─── INPUT DATA ───
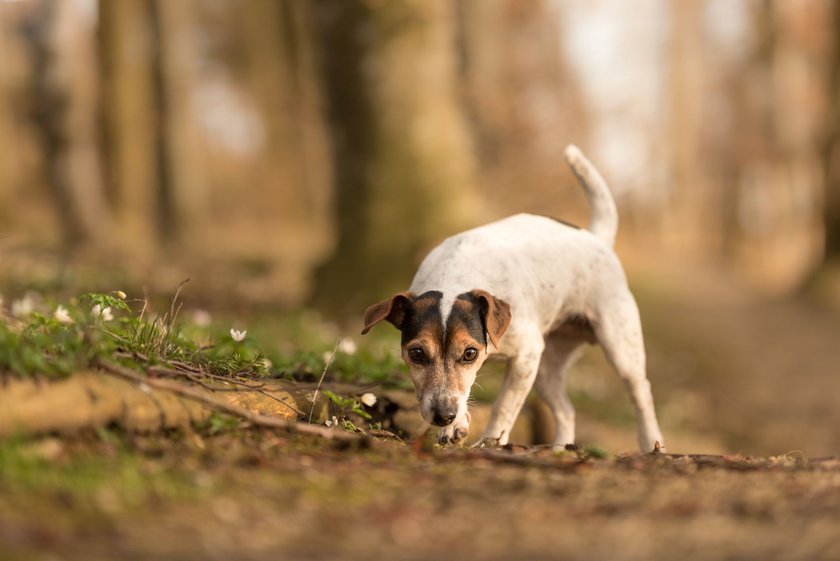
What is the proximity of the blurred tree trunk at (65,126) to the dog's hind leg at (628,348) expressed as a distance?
10.5 meters

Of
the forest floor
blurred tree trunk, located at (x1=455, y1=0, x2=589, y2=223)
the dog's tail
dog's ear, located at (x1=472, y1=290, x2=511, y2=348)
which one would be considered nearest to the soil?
the forest floor

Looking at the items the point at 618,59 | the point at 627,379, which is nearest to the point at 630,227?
the point at 618,59

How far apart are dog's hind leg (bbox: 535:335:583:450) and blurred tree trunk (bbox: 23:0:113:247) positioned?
986 centimetres

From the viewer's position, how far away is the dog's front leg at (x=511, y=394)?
5.94 m

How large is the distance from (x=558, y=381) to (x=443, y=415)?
7.19 feet

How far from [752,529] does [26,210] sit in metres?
30.5

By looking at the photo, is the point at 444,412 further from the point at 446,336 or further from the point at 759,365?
the point at 759,365

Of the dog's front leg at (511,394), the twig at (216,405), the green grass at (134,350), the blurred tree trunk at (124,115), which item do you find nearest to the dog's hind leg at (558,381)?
the green grass at (134,350)

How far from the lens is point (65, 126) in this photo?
15.1 m

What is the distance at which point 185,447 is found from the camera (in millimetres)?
4340

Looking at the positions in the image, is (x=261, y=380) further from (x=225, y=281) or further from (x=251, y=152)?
(x=251, y=152)

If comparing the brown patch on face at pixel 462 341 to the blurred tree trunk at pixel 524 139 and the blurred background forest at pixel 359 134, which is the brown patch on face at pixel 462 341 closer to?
the blurred background forest at pixel 359 134

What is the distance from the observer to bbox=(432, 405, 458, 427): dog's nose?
17.3 feet

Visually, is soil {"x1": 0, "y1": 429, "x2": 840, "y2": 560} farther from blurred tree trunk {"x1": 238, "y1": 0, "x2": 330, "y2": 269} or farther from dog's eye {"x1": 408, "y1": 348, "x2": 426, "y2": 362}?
blurred tree trunk {"x1": 238, "y1": 0, "x2": 330, "y2": 269}
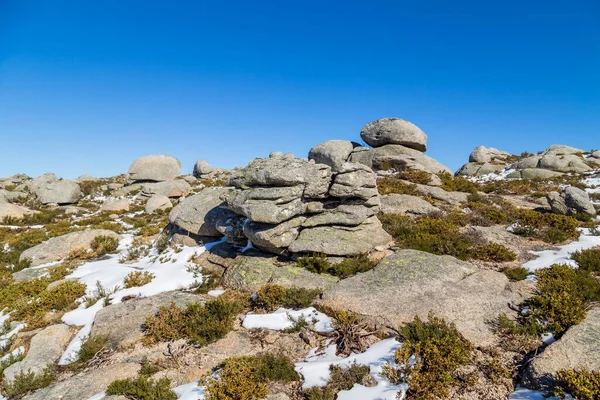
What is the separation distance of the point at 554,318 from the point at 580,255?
470 cm

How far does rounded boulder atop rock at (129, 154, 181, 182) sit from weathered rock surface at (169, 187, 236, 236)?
21.9 m

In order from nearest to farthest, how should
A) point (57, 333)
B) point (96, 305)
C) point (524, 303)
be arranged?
point (524, 303), point (57, 333), point (96, 305)

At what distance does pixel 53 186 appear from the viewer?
28469mm

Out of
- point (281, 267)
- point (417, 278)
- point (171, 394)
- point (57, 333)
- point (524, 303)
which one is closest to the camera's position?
───
## SET EXERCISE:
Rewrite the listing from the line with "At what distance" through the end of the listing, keeping every line. Scale each number in the answers, such as distances or coordinates, by 1.4 and round it to a whole number, with halves rounded up.

## SOLUTION FOR THIS PROBLEM:
At what distance does pixel 53 186 appear from the viewer?
39857mm

Out of
- point (281, 267)
- point (417, 278)
- point (171, 394)
- point (57, 333)
- point (524, 303)
which one is closest to the camera's position?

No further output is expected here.